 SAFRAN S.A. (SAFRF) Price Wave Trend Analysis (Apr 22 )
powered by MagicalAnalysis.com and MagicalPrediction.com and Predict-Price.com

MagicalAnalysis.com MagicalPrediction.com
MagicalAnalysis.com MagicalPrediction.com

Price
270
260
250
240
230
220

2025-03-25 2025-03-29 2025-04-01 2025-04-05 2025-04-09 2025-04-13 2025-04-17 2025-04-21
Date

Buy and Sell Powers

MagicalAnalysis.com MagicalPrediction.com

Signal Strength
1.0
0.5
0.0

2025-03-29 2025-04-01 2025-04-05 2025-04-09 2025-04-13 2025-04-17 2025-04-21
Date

____

:: WHAT YOU HAVE TO DO ::
Retype all of the material. Each line must match exactly.

:: PROBLEM SOLUTION ::
 SAFRAN S.A. (SAFRF) Price Wave Trend Analysis (Apr 22 )
powered by MagicalAnalysis.com and MagicalPrediction.com and Predict-Price.com

MagicalAnalysis.com MagicalPrediction.com
MagicalAnalysis.com MagicalPrediction.com

Price
270
260
250
240
230
220

2025-03-25 2025-03-29 2025-04-01 2025-04-05 2025-04-09 2025-04-13 2025-04-17 2025-04-21
Date

Buy and Sell Powers

MagicalAnalysis.com MagicalPrediction.com

Signal Strength
1.0
0.5
0.0

2025-03-29 2025-04-01 2025-04-05 2025-04-09 2025-04-13 2025-04-17 2025-04-21
Date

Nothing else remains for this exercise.